Engineers at Purdue University, working with MIT and Facebook researchers, have developed a technique that can teach people to interpret nonverbal messages through an arm sleeve that sends haptic signals, such as a buzzing sensation, to the skin.

The study found that by using phonemes, or the 39 distinct units of sound within the English language, test participants were able to interpret the buzzing signals efficiently.

“I’m excited about this … imagine a future where you’re able to wear a sleeve that discreetly sends messages to you – through your skin – in times when it may be inconvenient to look at a text message,” Hong Tan, a professor of electrical and computer engineering at Purdue University and lead researcher, said in a statement.

Tan is also the founder and director of Purdue’s Haptic Interface Research Laboratory.

What’s haptic communications?

Haptic communication refers to the way people interact via the sense of touch.

While previous research has shown that speech communication through the skin is achievable, training people to interpret messages in English through nonverbal signals has historically been difficult.

But now, the researchers have found success with a system that translates English phonemes to haptic simulation patterns on the skin.

The study

To conduct the study, the researchers selected 100 common English words, such as “ace,” “key,” “shoe,” “knee,” and “all,” and transcribed them each into the 39 English phonemes.

For example, the phoneme transcription for “ace” would be “AY” and “S.”

Then, the researchers gathered two groups of 12 subjects — one group that was focused strictly on phoneme-based learning, and another that was focused on word-based learning.

The phoneme-based learning group learned haptic symbols for 10 minutes a day, 10 days straight, using only phonemes before learning the 100 specific words presented as sequences of phonemes.

Oppositely, the word-based learning group learned the haptic symbols by learning the full words from day one.

Each participant used a material cuff that encircled the forearm from the wrist to below the elbow. The instrument featured 24 factors that, when stimulated, emitted vibrations against the skin that changed quality and position based on the phonemes it was signaling.

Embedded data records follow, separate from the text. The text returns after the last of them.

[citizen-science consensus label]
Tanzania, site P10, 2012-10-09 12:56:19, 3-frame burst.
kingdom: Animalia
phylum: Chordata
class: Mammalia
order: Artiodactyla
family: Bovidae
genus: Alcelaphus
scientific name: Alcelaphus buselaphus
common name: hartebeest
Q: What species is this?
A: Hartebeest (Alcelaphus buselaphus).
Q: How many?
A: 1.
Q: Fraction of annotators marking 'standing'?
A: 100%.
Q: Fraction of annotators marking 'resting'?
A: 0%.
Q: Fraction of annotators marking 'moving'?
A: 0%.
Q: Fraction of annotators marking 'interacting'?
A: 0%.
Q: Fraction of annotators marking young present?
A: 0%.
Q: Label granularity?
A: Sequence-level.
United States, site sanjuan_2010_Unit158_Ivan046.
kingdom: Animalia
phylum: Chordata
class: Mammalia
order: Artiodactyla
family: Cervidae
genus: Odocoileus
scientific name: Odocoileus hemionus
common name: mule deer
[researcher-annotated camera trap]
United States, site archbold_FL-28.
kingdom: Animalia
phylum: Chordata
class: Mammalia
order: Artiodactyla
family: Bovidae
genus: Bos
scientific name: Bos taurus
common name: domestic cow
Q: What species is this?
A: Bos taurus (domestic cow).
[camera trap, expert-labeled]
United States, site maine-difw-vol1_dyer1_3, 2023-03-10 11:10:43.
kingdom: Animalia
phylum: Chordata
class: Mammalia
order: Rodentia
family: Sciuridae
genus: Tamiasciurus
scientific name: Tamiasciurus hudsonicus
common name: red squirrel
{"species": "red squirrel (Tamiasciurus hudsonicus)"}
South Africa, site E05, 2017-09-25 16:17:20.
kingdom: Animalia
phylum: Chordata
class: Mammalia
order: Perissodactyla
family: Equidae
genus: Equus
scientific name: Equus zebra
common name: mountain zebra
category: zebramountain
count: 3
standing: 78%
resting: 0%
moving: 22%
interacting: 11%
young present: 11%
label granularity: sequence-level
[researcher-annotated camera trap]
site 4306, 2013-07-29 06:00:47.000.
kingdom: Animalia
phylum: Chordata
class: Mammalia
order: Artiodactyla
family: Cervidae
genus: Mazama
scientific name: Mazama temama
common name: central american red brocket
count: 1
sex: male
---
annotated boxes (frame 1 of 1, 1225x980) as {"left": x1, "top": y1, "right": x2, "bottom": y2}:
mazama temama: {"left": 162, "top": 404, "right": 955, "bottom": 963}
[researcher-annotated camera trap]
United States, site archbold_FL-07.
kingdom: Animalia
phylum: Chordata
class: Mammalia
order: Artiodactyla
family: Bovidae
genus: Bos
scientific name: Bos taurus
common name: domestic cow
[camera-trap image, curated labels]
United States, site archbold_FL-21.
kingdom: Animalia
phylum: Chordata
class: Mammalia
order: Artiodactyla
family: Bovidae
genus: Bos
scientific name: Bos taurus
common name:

For example, the sounds of consonants K, P and T were stationary sensations on different areas of the arm, while vowels were indicated by simulations that moved up, down or around the forearm.

The results

The researchers found that the phoneme-based learning method was more successful and provided a more consistent path for users to learn in a short period of time.

“With the phoneme approach, one learns 39 symbols corresponding to the 39 phonemes of English, and can then receive any English word made up of a string of phonemes,” said Tan. “With the word-based approach, the smart participants figured out early on that each word is made up of symbols representing the sounds, and they learnt just as well as the participants with the phoneme approach.”

She explained that the word-based approach took most people longer to understand, which slowed down the learning process altogether.

“By then, they were a bit behind, their ability to recognize the phonemes was not solid, and their word recognition performance plateaued because they kept confusing the symbols representing the phonemes,” she said.

With the phoneme approach, the researchers found that at least half of the subjects could perform at 80 percent accuracy, with two of the 12 subjects reaching 90 percent accuracy.

Applications

The researchers predict that communications via the skin will benefit everyone — from the hearing-impaired and visually-impaired to people on the go.

“Ultimately, anyone with or without sensory deficits can wear such a sleeve to receive information on the go, especially when reading a message is not safe or convenient due to activities like driving or running,” said Tan.

The yearlong research was funded by Facebook as a means to develop new communication platforms.

“We are collaborating with Facebook through the company’s Sponsored Academic Research Agreement. Facebook is interested in developing new platforms for communication and the haptic research we are doing has been promising,” Tan said in a statement.

Tan said the next steps in the research include connecting the sleeve to an automatic speech recognizer, developing a more lightweight and wearable sleeve, and continuing to train people to learn longer strings of words.